Professional cycling is full of these human orbits that pass exceptionally close to each other a couple times per year. They make for intense relationships, built on an understanding that you pick up where you left off, that the last conversation from the last meal flows seamlessly into the first meal at the next race, even months later. That orbit is broken now, and the last meal will not have a next. That is what I feel most today, I think.

Four years ago, in Ghent. A few nights after Flanders, waiting for Roubaix. We met at Charlatan, Andrew Hood and Richard and Tom Cary and a few others. Hoody and I rented town bikes, and as the bar filled it was time to move. Richard hopped on the rear rack of my rickety rental – designed for school books and not 90 kilos of Scot – and we pedalled into the night, across cobblestones, bouncing off the agonized rear tire as Richard played cowboy and whipped his horse (that’d be me) into higher speeds. He always seemed to find it hilarious that Americans exist. He threatened to come over and drive Route 66. We found ourselves in some half basement with an Omer each and a debate over the legacy of Wiggins, which I lost.
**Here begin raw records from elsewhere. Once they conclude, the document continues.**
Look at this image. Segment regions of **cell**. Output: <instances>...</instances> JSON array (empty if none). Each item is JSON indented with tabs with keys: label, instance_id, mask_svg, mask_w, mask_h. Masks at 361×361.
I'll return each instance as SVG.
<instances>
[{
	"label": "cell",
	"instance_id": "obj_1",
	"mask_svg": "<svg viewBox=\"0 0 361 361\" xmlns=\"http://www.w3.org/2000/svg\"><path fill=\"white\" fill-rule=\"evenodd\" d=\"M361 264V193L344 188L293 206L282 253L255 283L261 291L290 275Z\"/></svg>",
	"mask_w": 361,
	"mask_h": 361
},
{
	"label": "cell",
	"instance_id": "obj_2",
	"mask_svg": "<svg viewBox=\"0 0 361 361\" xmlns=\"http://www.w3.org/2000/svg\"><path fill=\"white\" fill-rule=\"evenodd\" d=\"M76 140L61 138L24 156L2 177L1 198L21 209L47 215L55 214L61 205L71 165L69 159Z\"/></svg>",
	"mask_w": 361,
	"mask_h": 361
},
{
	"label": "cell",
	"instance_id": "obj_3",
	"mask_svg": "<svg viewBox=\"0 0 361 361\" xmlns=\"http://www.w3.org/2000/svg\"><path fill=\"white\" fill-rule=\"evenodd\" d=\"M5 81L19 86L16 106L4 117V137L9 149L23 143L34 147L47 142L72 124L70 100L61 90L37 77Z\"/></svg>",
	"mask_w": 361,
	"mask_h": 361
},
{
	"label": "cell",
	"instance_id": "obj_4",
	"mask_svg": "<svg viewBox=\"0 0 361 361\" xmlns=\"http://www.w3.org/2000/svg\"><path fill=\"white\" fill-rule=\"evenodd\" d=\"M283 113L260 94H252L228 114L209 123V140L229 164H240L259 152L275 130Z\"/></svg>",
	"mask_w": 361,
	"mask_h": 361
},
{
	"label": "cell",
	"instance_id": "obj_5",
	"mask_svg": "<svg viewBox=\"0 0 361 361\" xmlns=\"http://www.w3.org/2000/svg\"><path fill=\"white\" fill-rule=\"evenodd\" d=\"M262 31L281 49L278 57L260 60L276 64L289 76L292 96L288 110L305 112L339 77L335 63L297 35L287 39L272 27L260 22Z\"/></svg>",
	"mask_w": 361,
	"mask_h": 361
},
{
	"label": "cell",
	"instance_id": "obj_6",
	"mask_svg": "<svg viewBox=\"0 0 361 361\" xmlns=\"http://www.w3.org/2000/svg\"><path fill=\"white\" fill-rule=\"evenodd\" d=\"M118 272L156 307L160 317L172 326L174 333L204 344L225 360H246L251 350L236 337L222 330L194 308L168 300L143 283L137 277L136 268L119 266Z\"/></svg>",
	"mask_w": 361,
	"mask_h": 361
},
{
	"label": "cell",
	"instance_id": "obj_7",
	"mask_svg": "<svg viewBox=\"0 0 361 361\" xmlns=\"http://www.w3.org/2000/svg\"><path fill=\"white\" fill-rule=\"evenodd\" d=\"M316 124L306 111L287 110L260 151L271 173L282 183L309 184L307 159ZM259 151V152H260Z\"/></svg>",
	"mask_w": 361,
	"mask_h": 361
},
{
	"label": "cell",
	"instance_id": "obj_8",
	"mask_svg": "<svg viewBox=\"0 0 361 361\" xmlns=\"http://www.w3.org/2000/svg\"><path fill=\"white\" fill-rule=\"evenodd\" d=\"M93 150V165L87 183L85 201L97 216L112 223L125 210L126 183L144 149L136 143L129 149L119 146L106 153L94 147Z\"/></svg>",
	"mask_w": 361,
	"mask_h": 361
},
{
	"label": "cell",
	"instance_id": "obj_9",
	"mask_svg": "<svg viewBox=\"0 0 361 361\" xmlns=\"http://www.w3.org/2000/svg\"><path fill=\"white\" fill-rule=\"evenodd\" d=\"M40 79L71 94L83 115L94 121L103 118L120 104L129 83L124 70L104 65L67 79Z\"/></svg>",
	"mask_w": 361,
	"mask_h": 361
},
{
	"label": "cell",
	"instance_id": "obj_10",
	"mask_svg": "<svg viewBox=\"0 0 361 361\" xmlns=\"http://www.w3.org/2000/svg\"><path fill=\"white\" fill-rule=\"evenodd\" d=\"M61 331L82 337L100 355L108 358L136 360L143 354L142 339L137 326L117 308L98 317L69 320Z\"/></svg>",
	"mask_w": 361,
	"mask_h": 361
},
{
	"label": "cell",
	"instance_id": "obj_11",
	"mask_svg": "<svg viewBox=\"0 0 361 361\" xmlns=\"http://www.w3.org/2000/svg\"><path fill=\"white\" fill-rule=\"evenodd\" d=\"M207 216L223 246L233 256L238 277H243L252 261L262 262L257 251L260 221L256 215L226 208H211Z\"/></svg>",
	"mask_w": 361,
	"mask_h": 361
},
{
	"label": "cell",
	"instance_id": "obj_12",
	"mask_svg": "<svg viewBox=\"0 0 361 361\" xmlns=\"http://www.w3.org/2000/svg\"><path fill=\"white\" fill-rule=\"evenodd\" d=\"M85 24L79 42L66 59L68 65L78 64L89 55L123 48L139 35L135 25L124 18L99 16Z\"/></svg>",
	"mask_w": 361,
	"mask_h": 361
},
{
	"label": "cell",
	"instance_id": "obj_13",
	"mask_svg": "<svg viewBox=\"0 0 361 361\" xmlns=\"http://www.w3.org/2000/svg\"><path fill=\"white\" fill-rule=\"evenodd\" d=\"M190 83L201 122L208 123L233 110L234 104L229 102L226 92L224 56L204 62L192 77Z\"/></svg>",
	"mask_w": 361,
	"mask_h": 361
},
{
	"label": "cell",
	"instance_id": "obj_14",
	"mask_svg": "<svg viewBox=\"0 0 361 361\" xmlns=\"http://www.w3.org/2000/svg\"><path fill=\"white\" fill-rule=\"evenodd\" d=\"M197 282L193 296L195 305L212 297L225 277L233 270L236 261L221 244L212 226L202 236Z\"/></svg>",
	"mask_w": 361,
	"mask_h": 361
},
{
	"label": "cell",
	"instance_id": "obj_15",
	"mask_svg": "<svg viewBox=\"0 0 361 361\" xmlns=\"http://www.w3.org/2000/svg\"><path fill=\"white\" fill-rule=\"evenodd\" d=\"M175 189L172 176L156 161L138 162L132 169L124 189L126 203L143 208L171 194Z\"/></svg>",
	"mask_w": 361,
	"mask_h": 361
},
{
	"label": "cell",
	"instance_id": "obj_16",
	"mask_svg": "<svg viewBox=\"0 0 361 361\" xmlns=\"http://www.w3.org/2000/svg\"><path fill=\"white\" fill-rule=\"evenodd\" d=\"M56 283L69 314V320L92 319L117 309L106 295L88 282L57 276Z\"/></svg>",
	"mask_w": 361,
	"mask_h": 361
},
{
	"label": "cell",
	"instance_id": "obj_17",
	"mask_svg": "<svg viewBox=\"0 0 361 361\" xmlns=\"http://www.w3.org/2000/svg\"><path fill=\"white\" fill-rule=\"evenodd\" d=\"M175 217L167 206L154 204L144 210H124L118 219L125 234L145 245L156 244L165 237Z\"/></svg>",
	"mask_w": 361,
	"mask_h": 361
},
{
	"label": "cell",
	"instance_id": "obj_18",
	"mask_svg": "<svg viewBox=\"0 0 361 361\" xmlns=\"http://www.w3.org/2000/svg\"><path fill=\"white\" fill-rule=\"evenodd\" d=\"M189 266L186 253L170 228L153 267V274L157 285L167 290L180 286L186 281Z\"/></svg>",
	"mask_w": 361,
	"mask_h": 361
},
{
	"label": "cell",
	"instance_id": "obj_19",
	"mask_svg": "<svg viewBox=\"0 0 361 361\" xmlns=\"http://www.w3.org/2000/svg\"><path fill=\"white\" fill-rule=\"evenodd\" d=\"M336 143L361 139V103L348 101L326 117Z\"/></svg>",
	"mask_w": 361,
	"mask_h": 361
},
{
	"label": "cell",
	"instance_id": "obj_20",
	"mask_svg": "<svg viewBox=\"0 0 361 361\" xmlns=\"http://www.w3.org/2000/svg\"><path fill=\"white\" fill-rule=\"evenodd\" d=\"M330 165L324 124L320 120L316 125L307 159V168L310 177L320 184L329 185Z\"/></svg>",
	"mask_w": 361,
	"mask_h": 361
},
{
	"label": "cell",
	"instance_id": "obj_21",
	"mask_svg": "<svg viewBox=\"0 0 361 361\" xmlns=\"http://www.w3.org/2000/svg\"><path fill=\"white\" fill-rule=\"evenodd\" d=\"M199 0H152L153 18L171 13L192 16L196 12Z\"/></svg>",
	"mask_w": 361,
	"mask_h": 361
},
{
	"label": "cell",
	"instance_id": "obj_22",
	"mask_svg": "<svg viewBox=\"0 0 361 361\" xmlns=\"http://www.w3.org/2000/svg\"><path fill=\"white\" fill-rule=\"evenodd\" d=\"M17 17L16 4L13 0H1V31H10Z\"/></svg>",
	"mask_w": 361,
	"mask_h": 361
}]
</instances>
I am having trouble imagining a bike race without Richard. 

Many of you probably feel the same. The beauty of the medium that defined Richard’s life for the last decade is that all who listened can claim a real and powerful bond with the host of the world’s most popular bike racing podcast. Every fan who popped in an earbud and clicked play on the Cycling Podcast had a relationship with Richard. He knew that. It sometimes overwhelmed him. You supported him, his family, a growing business. And for that he loved you all as much as you loved him.

Always stay for the extra beer, Richard said. Always stay for the extra laughs. Always make the extra call and ask the extra question, always wait another minute in the press corral. Always take a minute to sit at the top of a mountain and appreciate where you are, who you’re with, the absurdity of this life. Take joy in it all. These paths we’re on do not continue indefinitely, though we thought they would. May they cross as often as possible. 

Rest in peace, Richard Moore. We will miss you.